Um, so take that Twitter. Um, so let's clarify first. What is RAG and what is Agentic Search? These are kind of the two terms a lot of people are throwing out these days. Um, so RAG. What a lot of people think RAG is, is just simple vector search. They just think that this is, um, just simply, you know, embedding a bunch of, you know, a corpus of content, passing an embedding vector and getting it back, passing it through your LLM.

And what at Turbopuffer, what we think this actually means, you know, if we break down RAG into retrieval augmented generation, you know, retrieval is not just vector search.
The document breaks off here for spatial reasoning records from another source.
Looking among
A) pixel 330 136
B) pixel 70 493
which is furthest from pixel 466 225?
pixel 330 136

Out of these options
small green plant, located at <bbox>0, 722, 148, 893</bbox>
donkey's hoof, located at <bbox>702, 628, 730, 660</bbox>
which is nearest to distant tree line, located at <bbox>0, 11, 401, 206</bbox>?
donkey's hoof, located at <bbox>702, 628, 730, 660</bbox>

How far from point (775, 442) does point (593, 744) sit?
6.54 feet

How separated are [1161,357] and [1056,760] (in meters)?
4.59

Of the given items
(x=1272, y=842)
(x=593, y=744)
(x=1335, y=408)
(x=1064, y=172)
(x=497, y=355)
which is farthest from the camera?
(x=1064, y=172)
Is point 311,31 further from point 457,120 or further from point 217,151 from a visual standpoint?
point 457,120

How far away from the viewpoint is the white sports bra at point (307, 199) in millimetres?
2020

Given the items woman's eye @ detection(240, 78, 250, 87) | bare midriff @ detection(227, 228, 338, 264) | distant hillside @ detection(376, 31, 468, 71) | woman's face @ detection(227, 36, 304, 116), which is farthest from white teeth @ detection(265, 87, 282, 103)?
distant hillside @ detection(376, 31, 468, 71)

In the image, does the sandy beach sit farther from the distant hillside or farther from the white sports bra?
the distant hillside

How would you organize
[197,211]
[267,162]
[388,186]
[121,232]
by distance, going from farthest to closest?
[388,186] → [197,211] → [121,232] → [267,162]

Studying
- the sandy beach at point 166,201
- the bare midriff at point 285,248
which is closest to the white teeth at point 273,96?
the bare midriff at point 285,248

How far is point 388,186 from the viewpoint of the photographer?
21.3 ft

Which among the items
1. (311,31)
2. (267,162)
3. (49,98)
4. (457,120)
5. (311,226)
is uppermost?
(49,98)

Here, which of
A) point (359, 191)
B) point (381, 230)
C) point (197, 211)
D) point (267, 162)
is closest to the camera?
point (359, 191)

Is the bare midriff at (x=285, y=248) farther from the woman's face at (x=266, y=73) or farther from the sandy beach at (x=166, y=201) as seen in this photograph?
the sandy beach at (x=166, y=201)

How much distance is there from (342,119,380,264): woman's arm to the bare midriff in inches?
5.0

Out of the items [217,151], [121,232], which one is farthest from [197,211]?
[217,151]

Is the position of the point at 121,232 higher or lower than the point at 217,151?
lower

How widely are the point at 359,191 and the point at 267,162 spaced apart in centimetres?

It's a lot of different things. It could be vector search, uh, full tech search using stuff like BM twenty-five, grepping, globbing, using regex, using other just basic filters. Um, and then the augmented generation is obviously just passing it into your LLM cho- of choice.

And then Agentic Search. This is kind of the terms people are throwing around a lot these days. And generally, when people start talking about Agentic Search, what they usually talk about is essentially just file system graph. So if you guys are familiar with something like Claude Code, um, and kind of that's what-- or Claude Code Codex, um, you know, a lot of people call this Agentic Search, and this just essentially is grepping through your file system, and this is kind of why these terms are so correlated.

Um, and what we actually believe it is and, you know, kind of the definition we wanna bel- we wanna give it is, it's really giving the agents a set of tools to kind of progressively and iteratively find and reason over context. So with Claude Code, you can, you know, if you guys have-- are familiar with it, it can read your file, you can start grepping through your file system and read a file, decide that it hasn't found what it needed, what it, what it needed to actually complete the task, and it will, you know, find something again, and it keep doing this until it's happy, you know, it's reached a happy state where it can continue on with the task.

Cursor Indexing3:15

Kuba Rogut3:16

So we're gonna take a step back, um, and talk about one of the companies that use Turbopuffer, uh, that we believe is doing an excellent job with Agentic Search. This is a company called Cursor. You might have heard of them. Um, fun fact, they're actually one of, uh, Turbopuffer's very first customers. Um, and they have this excellent blog post that came out in the beginning of twenty twenty-six about how they index code bases.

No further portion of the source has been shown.